Les usa et la Turquie sont des envahisseurs.

L'iran npr et la Russie sont invités en accordance avec des pactes militaires signés PAR l'état du HÉROS BASHAR EL ASSAD et ces 2 pays.

Facile à comprendre quand on a un minimum de connaissance du droit INTERNATIONAL.

L’azuréen

lol pour les americains c'est : on part bien sûr! mais après vous messieurs les iraniens and co car vous n'etes pas plus chez vous que chez nous !

L'EXPRESSION DE LA LIBRE ANALYSE

IL VIRE ET PUIS REVIRE. IL DIT UNE CHOSE ET UN OU DEUX JOURS APRES SON CONTRAIRE. IL VA SE RETIRER LE PLUS TOT DE SYRIE APRES LE RETRAIT DES IRANIENS ET DE LEURS ACCESSOIRES... CA DU MOINS C,EST CLAIR !

Sarkis Serge Tateossian

Ce n'est pas la première fois que l'Amérique de Trump annonce son désengagement de la Syrie. Cela dit la réalité du terrain est tout autre et exige un rééquilibrage des forces sur place, notamment le sort des kurdes. Rappelons ici que sans les kurdes, ces forces terrestres au bénéfice des occidentaux, rien n'aurait été possible dans l'éradication de l'EI.

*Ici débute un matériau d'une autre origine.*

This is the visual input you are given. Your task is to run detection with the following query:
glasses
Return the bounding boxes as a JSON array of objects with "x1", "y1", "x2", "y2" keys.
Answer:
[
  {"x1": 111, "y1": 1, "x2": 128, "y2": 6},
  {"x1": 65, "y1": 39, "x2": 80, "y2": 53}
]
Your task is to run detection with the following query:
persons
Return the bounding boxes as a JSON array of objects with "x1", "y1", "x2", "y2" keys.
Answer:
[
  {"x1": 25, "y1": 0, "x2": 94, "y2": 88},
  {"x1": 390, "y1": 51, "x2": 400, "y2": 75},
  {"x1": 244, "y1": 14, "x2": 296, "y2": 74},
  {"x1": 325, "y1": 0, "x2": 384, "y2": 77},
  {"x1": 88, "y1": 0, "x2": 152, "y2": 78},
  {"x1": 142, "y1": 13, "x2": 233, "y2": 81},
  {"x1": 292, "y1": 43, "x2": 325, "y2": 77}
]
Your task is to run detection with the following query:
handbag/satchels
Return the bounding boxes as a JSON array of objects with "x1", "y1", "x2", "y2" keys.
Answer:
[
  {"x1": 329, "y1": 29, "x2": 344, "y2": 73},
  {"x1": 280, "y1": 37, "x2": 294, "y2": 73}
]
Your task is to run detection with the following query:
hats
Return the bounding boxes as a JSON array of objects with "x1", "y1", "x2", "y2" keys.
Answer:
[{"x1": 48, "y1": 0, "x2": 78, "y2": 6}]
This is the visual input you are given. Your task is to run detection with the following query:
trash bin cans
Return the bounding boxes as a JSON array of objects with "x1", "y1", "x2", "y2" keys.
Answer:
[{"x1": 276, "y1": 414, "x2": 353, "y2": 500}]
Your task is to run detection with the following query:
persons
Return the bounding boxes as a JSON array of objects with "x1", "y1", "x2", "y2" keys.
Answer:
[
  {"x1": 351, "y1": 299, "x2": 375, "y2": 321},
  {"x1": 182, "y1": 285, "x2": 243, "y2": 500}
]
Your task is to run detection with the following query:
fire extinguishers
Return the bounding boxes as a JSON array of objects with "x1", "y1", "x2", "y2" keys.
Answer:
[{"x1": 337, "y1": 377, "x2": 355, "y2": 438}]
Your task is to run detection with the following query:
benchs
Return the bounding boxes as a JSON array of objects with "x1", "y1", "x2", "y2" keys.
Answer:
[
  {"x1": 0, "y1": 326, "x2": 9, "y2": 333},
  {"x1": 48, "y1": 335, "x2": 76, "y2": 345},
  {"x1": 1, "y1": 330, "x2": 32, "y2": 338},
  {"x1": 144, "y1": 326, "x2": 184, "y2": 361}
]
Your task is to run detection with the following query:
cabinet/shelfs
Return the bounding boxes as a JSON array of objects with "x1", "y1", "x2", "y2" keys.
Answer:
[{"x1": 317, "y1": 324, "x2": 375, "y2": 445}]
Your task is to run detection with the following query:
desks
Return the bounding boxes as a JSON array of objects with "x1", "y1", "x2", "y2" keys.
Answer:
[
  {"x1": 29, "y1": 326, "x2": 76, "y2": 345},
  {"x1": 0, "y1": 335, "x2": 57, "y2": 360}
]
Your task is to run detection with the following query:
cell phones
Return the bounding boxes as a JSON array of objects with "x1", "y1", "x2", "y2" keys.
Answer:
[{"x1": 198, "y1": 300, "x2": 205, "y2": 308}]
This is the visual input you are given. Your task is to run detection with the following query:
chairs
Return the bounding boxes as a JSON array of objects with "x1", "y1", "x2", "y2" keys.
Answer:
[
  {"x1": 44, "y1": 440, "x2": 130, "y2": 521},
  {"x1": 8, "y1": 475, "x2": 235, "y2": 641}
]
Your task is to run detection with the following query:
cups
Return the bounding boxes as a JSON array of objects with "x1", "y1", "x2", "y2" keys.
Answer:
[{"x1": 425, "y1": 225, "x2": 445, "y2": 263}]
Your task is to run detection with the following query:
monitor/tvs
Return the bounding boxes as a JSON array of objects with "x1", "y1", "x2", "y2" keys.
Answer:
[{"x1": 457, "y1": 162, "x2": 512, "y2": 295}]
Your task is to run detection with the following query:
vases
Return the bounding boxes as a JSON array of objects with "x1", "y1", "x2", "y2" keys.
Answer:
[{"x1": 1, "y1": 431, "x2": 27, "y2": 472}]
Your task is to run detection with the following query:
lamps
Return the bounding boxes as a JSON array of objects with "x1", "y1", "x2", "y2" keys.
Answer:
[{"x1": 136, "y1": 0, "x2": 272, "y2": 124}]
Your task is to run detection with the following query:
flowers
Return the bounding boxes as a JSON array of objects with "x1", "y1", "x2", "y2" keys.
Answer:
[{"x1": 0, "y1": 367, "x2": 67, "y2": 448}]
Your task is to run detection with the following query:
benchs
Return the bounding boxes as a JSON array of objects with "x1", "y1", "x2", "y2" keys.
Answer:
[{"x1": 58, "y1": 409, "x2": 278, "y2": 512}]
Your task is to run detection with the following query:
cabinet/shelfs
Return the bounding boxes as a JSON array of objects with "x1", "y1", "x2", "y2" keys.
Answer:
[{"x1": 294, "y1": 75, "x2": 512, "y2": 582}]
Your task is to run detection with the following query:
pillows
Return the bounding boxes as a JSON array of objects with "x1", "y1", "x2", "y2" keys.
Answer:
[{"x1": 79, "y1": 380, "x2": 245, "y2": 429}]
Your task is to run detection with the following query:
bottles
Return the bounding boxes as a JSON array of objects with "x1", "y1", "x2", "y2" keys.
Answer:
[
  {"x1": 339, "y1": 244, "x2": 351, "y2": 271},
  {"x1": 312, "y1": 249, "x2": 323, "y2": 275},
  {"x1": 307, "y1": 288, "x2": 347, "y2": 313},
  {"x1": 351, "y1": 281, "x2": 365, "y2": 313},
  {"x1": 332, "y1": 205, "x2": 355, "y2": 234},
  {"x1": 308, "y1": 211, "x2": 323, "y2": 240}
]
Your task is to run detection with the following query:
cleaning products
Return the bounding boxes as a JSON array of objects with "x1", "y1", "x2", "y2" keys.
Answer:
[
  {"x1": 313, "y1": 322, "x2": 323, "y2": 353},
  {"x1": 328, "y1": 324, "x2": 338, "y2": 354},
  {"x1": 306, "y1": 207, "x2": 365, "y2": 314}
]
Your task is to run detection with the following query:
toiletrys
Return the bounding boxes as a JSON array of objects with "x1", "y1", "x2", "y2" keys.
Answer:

Est-ce une stratégie pour laisser la Turquie face à la Syrie, par ricochet à l'Iran et la Russie ? C'est possible, mais pas souhaitable à mon sens.

Il est encore trop tôt pour un tel désengagement sans une solution acceptable pour les parties en question.

FÊTE ACCOMPLIE

C'est toute a fait normal que ces envahisseurs s'en aillent au d..ble. après avoir nettoyé leur propre shit.

Et comme le job est a moitié fait les résistants qui resteront sur place vont finir le job, à leur façon.

Et puis ça n'aurait servi à rien que ces envahisseurs restent sur place , ils auraient été dégagés de toute façon par les résistants.